If False, returns a dictionary with task_id instead of blocking for results.

Returns

result
EvaluationResponse | list[EvaluationResponse]
  • Returns single EvaluationResponse if one criterion provided
  • Returns list[EvaluationResponse] if multiple criteria provided (evaluated concurrently)
  • Returns dict with task_id if block=False

Response Schema

EvaluationResponse
score
float | null
Evaluation score between 0.0 and 1.0. Returns null if criterion not applicable.
explanation
string
Detailed explanation of the evaluation score.

Examples

Basic Async Evaluation

from composo import AsyncComposo
import asyncio

async def evaluate_single():
    async with AsyncComposo() as client:
        messages = [
            {"role": "user", "content": "What's 2+2?"},
            {"role": "assistant", "content": "2+2 equals 4."}
        ]

        result = await client.evaluate(
            messages=messages,
            criteria="Reward accurate mathematical responses"
        )

        print(f"Score: {result.score}")
        print(f"Explanation: {result.explanation}")

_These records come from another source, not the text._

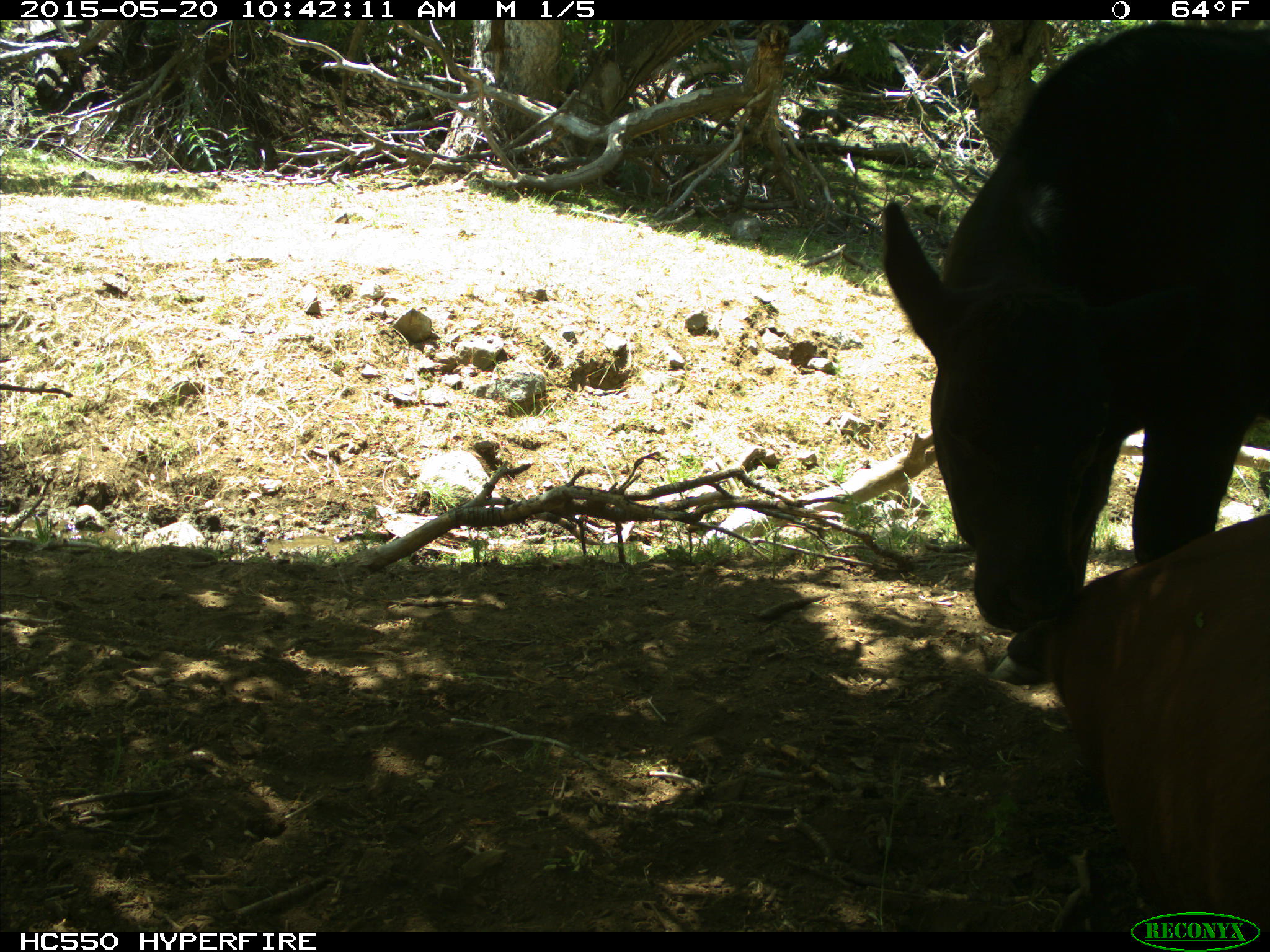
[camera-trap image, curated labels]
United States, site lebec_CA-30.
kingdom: Animalia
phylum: Chordata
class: Mammalia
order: Artiodactyla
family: Bovidae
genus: Bos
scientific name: Bos taurus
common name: domestic cow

asyncio.run(evaluate_single())

Batch Evaluation with Concurrency

from composo import AsyncComposo
import asyncio

async def batch_evaluate():
    async with AsyncComposo(max_concurrent_requests=10) as client:
        # Prepare multiple evaluations
        conversations = [
            [{"role": "user", "content": "Hello"}],
            [{"role": "user", "content": "Goodbye"}],
            [{"role": "user", "content": "Help me"}],
            # ... more conversations
        ]

        # Create tasks for concurrent evaluation
        tasks = [
            client.evaluate(
                messages=conv,
                criteria="Reward helpful responses"
            )
            for conv in conversations
        ]

        # Execute all evaluations concurrently
        results = await asyncio.gather(*tasks)

        for i, result in enumerate(results):
            print(f"Conversation {i}: Score = {result.score}")

asyncio.run(batch_evaluate())

Multiple Criteria (Evaluated Concurrently)

async def evaluate_multi_criteria():
    async with AsyncComposo() as client:
        result = await client.evaluate(
            messages=[...],
            criteria=[
                "Reward accurate information",
                "Reward clear communication",
                "Penalize inappropriate tone"
            ]
        )

        # All criteria evaluated concurrently
        for res in result:
            print(f"Score: {res.score}")

asyncio.run(evaluate_multi_criteria())

High-Performance Batch Processing

from composo import AsyncComposo
import asyncio

async def process_large_dataset():
    # Configure for high throughput
    async with AsyncComposo(max_concurrent_requests=20) as client:
        # Process 1000 conversations
        conversations = load_conversations()  # Your data loading function

        # Split into batches to avoid memory issues
        batch_size = 100
        all_results = []

        for i in range(0, len(conversations), batch_size):
            batch = conversations[i:i+batch_size]

            tasks = [
                client.evaluate(
                    messages=conv,
                    criteria="Your criterion"
                )
                for conv in batch
            ]

            batch_results = await asyncio.gather(*tasks)
            all_results.extend(batch_results)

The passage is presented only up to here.